- TEXT SECTION
========

Hide table of contents

Stephen Casper, scasper@mit.edu. Thanks to Alex Lintz and Daniel Dewey for feedback. 

This is a reply but not an objection to a recent post from Paul Christiano titled AI alignment is distinct from its near term applications. The post is fairly brief and the key point is decently summed up by this excerpt.

I worry that companies using alignment to help train extremely conservative and inoffensive systems could lead to backlash against the idea of AI alignment itself. If such systems are held up as key successes of alignment, then people who are frustrated with them may end up associating the whole problem of alignment with “making AI systems inoffensive.”

I have no disagreements with this claim. But I would push back against the general notion that AI [existential] safety work is disjoint from near term applications. Paul seems to agree with this.

We can develop and apply alignment techniques to these existing systems. This can help motivate and ground empirical research on alignment, which may end up helping avoid higher-stakes failures like an AI takeover. 

This post argues for strongly emphasizing this point. 

What do I mean by near-term applications? Any challenging problem involving consequential AI and society. Examples include:

  • Self-driving cars
  • Recommender systems
  • Search engines
  • AI weapons
  • Cybersecurity
  • Unemployment
  • Bias/fairness/justice involving systems that work with humans or human data
  • Misuses of media generators including text and image generators

I argue that working on these problems probably matters a lot for three reasons. The second and third of which are potential matters of existential safety. 

Non X-risks from AI are still intrinsically important AI safety issues.

There are many important non X-risks in this world, and any altruistic-minded person should care about them. For the same reason we should care about health, wealth, development, and animal welfare, we should also care about making important near-term applications of narrow AI go well for people.  

There are valuable lessons to learn from near-term applications.

Imagine that we figured out ways to make near-term applications of AI go very well. I find it incredibly hard to imagine a world in which we did any of these things without developing a lot of useful technical tools and governance strategies that could be retooled or built on for higher-stakes problems later. Consider some examples.

  • For self-driving cars to go well, we would need to effectively develop and iterate on techniques for robustness, reliability, and anomaly detection/handling. 
  • To make recommender systems go well, we would need to make a lot more progress on efficiently inferring what humans truly want in a way that is disentangled from what they seem to want.

========

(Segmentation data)

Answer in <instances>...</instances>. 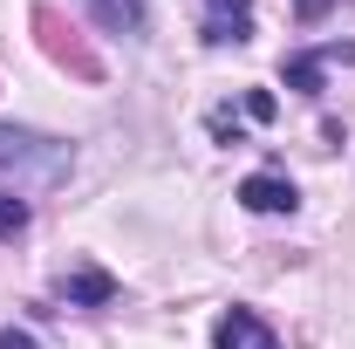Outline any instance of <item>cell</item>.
I'll return each mask as SVG.
<instances>
[{
    "label": "cell",
    "mask_w": 355,
    "mask_h": 349,
    "mask_svg": "<svg viewBox=\"0 0 355 349\" xmlns=\"http://www.w3.org/2000/svg\"><path fill=\"white\" fill-rule=\"evenodd\" d=\"M83 7L110 35H144V21H150V0H83Z\"/></svg>",
    "instance_id": "cell-5"
},
{
    "label": "cell",
    "mask_w": 355,
    "mask_h": 349,
    "mask_svg": "<svg viewBox=\"0 0 355 349\" xmlns=\"http://www.w3.org/2000/svg\"><path fill=\"white\" fill-rule=\"evenodd\" d=\"M110 295H116V281H110L103 267H76V274L62 281V302L69 308H96V302H110Z\"/></svg>",
    "instance_id": "cell-6"
},
{
    "label": "cell",
    "mask_w": 355,
    "mask_h": 349,
    "mask_svg": "<svg viewBox=\"0 0 355 349\" xmlns=\"http://www.w3.org/2000/svg\"><path fill=\"white\" fill-rule=\"evenodd\" d=\"M253 35V0H205V42L225 48V42H246Z\"/></svg>",
    "instance_id": "cell-3"
},
{
    "label": "cell",
    "mask_w": 355,
    "mask_h": 349,
    "mask_svg": "<svg viewBox=\"0 0 355 349\" xmlns=\"http://www.w3.org/2000/svg\"><path fill=\"white\" fill-rule=\"evenodd\" d=\"M0 349H42V343H35L28 329H0Z\"/></svg>",
    "instance_id": "cell-9"
},
{
    "label": "cell",
    "mask_w": 355,
    "mask_h": 349,
    "mask_svg": "<svg viewBox=\"0 0 355 349\" xmlns=\"http://www.w3.org/2000/svg\"><path fill=\"white\" fill-rule=\"evenodd\" d=\"M76 165L62 137L42 131H21V124H0V172H28V178H62Z\"/></svg>",
    "instance_id": "cell-1"
},
{
    "label": "cell",
    "mask_w": 355,
    "mask_h": 349,
    "mask_svg": "<svg viewBox=\"0 0 355 349\" xmlns=\"http://www.w3.org/2000/svg\"><path fill=\"white\" fill-rule=\"evenodd\" d=\"M212 349H280V336L266 329L253 308H225L219 329H212Z\"/></svg>",
    "instance_id": "cell-2"
},
{
    "label": "cell",
    "mask_w": 355,
    "mask_h": 349,
    "mask_svg": "<svg viewBox=\"0 0 355 349\" xmlns=\"http://www.w3.org/2000/svg\"><path fill=\"white\" fill-rule=\"evenodd\" d=\"M14 233H28V206L14 192H0V240H14Z\"/></svg>",
    "instance_id": "cell-8"
},
{
    "label": "cell",
    "mask_w": 355,
    "mask_h": 349,
    "mask_svg": "<svg viewBox=\"0 0 355 349\" xmlns=\"http://www.w3.org/2000/svg\"><path fill=\"white\" fill-rule=\"evenodd\" d=\"M328 7H335V0H294V14H301V21H321Z\"/></svg>",
    "instance_id": "cell-10"
},
{
    "label": "cell",
    "mask_w": 355,
    "mask_h": 349,
    "mask_svg": "<svg viewBox=\"0 0 355 349\" xmlns=\"http://www.w3.org/2000/svg\"><path fill=\"white\" fill-rule=\"evenodd\" d=\"M239 199H246V213H294V206H301V192H294L287 178H273V172H253L239 185Z\"/></svg>",
    "instance_id": "cell-4"
},
{
    "label": "cell",
    "mask_w": 355,
    "mask_h": 349,
    "mask_svg": "<svg viewBox=\"0 0 355 349\" xmlns=\"http://www.w3.org/2000/svg\"><path fill=\"white\" fill-rule=\"evenodd\" d=\"M328 62H355V48H321V55H294V62H287V89L314 96V89H321V69H328Z\"/></svg>",
    "instance_id": "cell-7"
}]
</instances>
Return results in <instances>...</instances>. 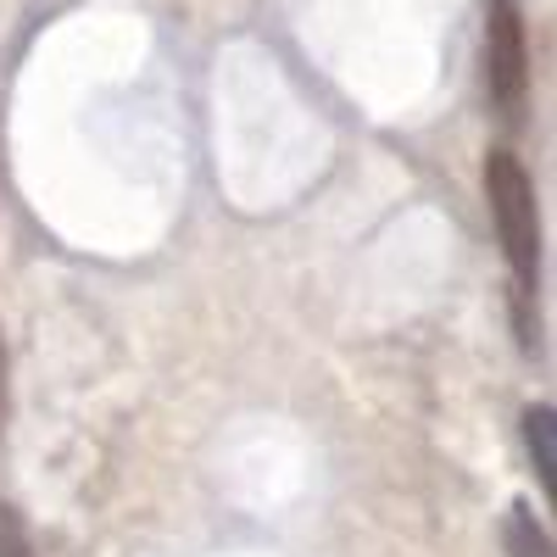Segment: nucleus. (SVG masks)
<instances>
[{
  "label": "nucleus",
  "mask_w": 557,
  "mask_h": 557,
  "mask_svg": "<svg viewBox=\"0 0 557 557\" xmlns=\"http://www.w3.org/2000/svg\"><path fill=\"white\" fill-rule=\"evenodd\" d=\"M0 430H7V346H0Z\"/></svg>",
  "instance_id": "obj_6"
},
{
  "label": "nucleus",
  "mask_w": 557,
  "mask_h": 557,
  "mask_svg": "<svg viewBox=\"0 0 557 557\" xmlns=\"http://www.w3.org/2000/svg\"><path fill=\"white\" fill-rule=\"evenodd\" d=\"M485 207L496 223L502 257L513 268V285H519V296H530L541 285V207H535L530 168L507 146L485 151Z\"/></svg>",
  "instance_id": "obj_1"
},
{
  "label": "nucleus",
  "mask_w": 557,
  "mask_h": 557,
  "mask_svg": "<svg viewBox=\"0 0 557 557\" xmlns=\"http://www.w3.org/2000/svg\"><path fill=\"white\" fill-rule=\"evenodd\" d=\"M524 446H530V462L541 474V491L557 496V418H552L546 401L524 407Z\"/></svg>",
  "instance_id": "obj_3"
},
{
  "label": "nucleus",
  "mask_w": 557,
  "mask_h": 557,
  "mask_svg": "<svg viewBox=\"0 0 557 557\" xmlns=\"http://www.w3.org/2000/svg\"><path fill=\"white\" fill-rule=\"evenodd\" d=\"M507 552L513 557H552V535L535 524V513H530V502H513L507 507Z\"/></svg>",
  "instance_id": "obj_4"
},
{
  "label": "nucleus",
  "mask_w": 557,
  "mask_h": 557,
  "mask_svg": "<svg viewBox=\"0 0 557 557\" xmlns=\"http://www.w3.org/2000/svg\"><path fill=\"white\" fill-rule=\"evenodd\" d=\"M485 96L502 123H519L530 107V39L513 0L485 7Z\"/></svg>",
  "instance_id": "obj_2"
},
{
  "label": "nucleus",
  "mask_w": 557,
  "mask_h": 557,
  "mask_svg": "<svg viewBox=\"0 0 557 557\" xmlns=\"http://www.w3.org/2000/svg\"><path fill=\"white\" fill-rule=\"evenodd\" d=\"M0 557H39L23 507H12V502H0Z\"/></svg>",
  "instance_id": "obj_5"
}]
</instances>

========

- EXERCISE AIM
In the post on near-term AI applications, restate the paragraph beginning "There are many important non X-risks" more briefly while keeping its main facts.

- WRITTEN ANSWER
Altruistic people should care about the many important non X-risks. Making near-term applications of narrow AI go well for people matters for the same reason as health, wealth, development, and animal welfare.